Das EU-Referendum von 2016 schockierte die Stadt zutiefst, manche sagten damals sogar den Niedergang Londons voraus. »Das moderne London ist die Metropole, die die Globalisierung geschaffen hat«, schrieb die New York Times 2017 – aber der Brexit gefährde die Rolle der Stadt als internationaler Knotenpunkt. »Wird London fallen?« hieß die damalige Schlagzeile.

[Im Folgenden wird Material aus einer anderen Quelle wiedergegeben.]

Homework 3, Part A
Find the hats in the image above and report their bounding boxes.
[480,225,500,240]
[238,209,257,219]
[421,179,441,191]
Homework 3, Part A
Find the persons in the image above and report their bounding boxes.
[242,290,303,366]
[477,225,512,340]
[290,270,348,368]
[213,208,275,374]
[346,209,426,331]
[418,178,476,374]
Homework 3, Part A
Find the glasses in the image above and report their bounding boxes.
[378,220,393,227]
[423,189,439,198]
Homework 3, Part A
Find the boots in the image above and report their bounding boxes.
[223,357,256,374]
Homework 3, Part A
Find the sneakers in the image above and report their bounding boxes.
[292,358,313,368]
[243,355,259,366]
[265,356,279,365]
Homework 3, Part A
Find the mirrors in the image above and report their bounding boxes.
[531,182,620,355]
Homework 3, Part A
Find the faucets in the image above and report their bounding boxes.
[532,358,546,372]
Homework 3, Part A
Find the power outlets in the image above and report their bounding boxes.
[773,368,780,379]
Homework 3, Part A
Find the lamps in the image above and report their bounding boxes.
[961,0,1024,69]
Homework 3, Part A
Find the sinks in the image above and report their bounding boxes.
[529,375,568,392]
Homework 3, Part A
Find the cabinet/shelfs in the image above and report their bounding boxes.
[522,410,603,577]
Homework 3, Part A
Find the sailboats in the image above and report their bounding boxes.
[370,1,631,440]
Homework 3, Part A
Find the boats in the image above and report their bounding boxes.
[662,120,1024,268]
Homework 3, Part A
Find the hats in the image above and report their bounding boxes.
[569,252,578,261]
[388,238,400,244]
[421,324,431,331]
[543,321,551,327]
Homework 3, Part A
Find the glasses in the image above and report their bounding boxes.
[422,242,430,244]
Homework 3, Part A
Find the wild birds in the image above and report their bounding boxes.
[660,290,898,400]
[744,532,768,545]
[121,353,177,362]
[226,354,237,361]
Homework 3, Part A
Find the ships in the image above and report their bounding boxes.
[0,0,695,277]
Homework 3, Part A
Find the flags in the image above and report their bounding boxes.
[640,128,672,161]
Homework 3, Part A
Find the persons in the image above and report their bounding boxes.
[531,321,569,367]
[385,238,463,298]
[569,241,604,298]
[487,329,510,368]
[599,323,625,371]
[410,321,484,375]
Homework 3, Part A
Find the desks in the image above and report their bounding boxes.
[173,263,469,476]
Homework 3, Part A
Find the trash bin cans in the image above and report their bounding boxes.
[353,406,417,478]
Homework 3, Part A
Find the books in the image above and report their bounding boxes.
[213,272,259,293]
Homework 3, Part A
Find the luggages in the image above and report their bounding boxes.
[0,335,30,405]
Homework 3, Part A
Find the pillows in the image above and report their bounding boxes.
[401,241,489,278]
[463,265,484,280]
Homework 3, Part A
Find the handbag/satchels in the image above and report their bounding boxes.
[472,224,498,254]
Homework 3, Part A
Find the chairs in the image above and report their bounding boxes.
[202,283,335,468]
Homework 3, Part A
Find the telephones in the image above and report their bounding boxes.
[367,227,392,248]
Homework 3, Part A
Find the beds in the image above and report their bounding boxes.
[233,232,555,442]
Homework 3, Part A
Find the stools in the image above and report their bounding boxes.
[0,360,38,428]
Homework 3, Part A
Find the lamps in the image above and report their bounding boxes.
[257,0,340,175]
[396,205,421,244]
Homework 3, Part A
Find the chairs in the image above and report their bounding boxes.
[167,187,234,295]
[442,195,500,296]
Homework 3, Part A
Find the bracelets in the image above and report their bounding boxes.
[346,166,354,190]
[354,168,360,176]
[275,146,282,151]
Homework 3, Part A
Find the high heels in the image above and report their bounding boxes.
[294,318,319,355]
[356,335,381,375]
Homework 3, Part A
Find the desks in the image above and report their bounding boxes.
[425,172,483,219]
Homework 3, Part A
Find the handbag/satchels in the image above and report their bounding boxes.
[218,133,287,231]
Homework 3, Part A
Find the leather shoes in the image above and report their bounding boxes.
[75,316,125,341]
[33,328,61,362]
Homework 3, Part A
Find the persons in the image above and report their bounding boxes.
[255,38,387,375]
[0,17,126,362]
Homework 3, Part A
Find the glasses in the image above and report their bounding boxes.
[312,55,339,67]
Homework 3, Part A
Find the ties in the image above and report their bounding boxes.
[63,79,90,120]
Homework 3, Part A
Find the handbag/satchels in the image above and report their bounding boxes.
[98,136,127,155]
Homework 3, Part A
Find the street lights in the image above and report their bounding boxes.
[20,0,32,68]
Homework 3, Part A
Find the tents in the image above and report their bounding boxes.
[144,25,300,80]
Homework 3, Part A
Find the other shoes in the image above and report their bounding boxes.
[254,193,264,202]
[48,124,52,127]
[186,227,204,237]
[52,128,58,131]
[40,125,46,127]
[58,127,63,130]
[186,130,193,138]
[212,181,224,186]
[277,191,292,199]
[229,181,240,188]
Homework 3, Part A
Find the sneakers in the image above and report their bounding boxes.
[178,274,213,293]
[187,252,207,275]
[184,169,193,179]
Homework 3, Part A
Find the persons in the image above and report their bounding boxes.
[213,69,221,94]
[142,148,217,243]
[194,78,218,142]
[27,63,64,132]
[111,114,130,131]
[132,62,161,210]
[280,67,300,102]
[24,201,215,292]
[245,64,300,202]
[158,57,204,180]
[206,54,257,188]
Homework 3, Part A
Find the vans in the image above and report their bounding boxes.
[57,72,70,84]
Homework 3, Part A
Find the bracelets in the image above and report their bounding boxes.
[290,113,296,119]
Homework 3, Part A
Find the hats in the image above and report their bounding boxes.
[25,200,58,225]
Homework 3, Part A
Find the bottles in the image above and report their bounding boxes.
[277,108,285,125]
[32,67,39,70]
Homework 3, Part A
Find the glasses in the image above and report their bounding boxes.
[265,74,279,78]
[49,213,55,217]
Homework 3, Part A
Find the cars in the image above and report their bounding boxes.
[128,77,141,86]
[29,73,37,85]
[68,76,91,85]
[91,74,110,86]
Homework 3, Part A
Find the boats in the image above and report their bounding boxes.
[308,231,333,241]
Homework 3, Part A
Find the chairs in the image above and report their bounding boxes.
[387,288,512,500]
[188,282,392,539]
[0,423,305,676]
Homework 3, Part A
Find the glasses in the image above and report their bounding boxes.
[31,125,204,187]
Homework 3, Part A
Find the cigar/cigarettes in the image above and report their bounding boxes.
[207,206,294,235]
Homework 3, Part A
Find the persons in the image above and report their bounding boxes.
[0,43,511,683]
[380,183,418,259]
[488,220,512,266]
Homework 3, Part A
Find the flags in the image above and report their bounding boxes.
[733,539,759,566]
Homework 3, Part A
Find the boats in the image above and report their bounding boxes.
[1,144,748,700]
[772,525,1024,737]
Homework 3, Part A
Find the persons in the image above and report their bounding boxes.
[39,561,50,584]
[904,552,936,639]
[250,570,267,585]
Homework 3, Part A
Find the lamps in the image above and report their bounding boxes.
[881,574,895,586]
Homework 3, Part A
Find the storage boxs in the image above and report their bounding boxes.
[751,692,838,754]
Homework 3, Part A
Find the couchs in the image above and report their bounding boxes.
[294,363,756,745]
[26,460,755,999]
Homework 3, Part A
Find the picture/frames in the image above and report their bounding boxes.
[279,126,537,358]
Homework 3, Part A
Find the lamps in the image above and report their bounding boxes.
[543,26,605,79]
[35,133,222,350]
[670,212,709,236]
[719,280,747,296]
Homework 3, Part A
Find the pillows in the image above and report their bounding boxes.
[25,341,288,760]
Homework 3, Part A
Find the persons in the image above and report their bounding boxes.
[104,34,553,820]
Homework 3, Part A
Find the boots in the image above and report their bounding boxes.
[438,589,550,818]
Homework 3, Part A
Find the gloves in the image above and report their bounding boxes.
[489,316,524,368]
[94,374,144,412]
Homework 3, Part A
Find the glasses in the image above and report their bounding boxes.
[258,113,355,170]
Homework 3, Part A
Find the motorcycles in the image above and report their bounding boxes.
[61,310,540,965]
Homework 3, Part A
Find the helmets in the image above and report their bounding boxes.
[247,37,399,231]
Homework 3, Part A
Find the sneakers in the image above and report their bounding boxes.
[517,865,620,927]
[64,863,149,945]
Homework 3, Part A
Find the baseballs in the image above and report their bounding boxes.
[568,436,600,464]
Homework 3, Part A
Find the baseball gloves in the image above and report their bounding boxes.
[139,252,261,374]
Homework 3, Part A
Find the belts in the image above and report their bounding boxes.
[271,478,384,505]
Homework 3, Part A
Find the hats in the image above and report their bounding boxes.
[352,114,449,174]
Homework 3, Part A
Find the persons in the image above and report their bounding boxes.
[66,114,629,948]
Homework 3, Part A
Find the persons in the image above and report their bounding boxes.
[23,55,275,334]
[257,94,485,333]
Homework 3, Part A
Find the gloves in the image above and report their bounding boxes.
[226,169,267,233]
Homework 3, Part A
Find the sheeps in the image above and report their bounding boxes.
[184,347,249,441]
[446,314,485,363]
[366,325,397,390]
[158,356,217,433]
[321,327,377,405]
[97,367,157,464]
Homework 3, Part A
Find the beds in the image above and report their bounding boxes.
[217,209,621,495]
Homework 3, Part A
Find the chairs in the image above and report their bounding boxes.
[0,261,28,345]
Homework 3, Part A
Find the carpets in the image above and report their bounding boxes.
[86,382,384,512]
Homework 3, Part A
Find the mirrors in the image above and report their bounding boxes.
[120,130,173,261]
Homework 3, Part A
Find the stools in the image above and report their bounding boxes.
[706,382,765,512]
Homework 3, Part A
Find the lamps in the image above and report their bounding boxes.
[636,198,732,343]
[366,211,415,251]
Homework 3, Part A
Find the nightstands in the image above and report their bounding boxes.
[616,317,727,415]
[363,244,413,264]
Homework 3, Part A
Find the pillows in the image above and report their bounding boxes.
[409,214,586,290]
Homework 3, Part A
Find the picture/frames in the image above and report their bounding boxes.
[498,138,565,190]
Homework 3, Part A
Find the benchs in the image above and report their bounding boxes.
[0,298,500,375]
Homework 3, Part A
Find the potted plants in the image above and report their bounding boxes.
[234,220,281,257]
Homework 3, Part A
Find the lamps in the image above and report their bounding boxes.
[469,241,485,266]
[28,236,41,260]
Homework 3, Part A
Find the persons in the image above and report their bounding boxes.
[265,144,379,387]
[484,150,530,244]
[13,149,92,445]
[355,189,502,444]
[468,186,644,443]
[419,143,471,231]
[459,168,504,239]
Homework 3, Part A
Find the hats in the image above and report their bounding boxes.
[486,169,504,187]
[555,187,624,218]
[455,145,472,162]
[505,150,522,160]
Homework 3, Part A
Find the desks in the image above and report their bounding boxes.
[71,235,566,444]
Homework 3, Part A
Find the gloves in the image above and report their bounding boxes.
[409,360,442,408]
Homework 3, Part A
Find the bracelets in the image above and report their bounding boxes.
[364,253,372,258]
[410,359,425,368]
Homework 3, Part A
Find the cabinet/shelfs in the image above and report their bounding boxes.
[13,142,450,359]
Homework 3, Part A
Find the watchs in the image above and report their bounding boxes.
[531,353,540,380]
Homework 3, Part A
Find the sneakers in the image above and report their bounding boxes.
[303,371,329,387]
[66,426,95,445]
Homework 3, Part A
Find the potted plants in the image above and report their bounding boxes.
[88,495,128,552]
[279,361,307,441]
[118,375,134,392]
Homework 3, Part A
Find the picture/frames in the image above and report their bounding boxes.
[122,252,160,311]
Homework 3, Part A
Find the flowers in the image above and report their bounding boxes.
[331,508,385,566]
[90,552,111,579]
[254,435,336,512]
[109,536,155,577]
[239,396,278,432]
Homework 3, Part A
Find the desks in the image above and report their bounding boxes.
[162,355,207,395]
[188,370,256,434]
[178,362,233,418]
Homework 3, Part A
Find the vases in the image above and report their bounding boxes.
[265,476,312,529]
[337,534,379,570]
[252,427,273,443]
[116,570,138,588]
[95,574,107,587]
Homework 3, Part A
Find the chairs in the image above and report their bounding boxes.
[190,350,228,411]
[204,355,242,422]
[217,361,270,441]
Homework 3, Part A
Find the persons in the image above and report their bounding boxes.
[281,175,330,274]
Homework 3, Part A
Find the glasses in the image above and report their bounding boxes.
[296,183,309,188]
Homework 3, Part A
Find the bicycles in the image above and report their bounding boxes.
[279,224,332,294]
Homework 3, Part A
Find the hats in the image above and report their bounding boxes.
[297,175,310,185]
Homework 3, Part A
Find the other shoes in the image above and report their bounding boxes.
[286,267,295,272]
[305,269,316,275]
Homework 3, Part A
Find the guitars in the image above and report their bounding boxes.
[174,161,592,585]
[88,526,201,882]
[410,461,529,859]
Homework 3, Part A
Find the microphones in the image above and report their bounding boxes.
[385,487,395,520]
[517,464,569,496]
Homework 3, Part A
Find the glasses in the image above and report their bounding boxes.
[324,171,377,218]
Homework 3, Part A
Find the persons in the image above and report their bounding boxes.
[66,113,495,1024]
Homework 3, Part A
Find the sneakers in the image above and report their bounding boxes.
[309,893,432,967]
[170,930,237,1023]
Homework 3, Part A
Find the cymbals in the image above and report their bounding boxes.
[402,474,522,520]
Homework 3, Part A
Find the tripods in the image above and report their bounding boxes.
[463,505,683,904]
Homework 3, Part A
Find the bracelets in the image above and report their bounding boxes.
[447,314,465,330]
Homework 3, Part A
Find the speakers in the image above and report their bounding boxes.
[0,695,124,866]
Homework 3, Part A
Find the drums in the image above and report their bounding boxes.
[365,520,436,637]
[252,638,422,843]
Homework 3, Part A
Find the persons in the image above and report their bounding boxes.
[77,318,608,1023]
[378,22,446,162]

Schnelle Erholung von Brexit und Pandemie

Die Antwort aus heutiger Sicht lautet: Nein. Vom Brexit und der Pandemie hat sich die Stadt überraschend schnell erholt. Der Schaden für den Finanzbereich hat sich in Grenzen gehalten, und der boomende Tech-Sektor brummt weiter, wie der Economist kürzlich feststellte. Die Bevölkerung wächst weiter, und sie ist kosmopolitischer als je zuvor: Der Wegzug von EU-Bürgern wurde durch die Ankunft von Menschen aus Übersee mehr als wettgemacht. Nur ein Drittel der 8,8 Millionen Londoner sind weiße Briten, der Großteil der Bevölkerung stammt entweder aus ethnischen Minderheiten oder ist im Ausland geboren.

Herausforderungen gibt es dennoch viele. Vor allem die Wohnungskrise, die sich laufend verschärft. Exorbitante Mieten und ein Mangel an erschwinglichem Wohnraum haben zu einem starken Anstieg der Wohnungslosigkeit geführt. Die Obdachlosigkeit hat im vergangenen Jahrzehnt um 50 Prozent zugenommen. Für viele Einwohner droht London schlichtweg zu teuer zu werden.

Wohnen entscheidendes Thema der Wahl

In den letzten acht Jahren sind zwar erstmals seit langer Zeit wieder Gemeindewohnungen im größeren Stil gebaut worden. Aber insgesamt wird viel weniger Wohnraum geschaffen, als angesichts der akuten Krise erforderlich wäre.

Im Kampf ums Rathaus ist dies denn auch das entscheidende Thema – Favorit Sadiq Khan und seine Rivalin Susan Hall versprechen beide, ein größeres Wohnungsprogramm aufzuziehen. »Die Zukunft Londons sieht düster aus, wenn nicht etwas unternommen wird« gegen die Wohnungskrise, schrieb Peter Apps vom Branchenmagazin »Inside Housing«. Ohne erschwinglichen Wohnraum wird der Londoner Boom irgendwann platzen.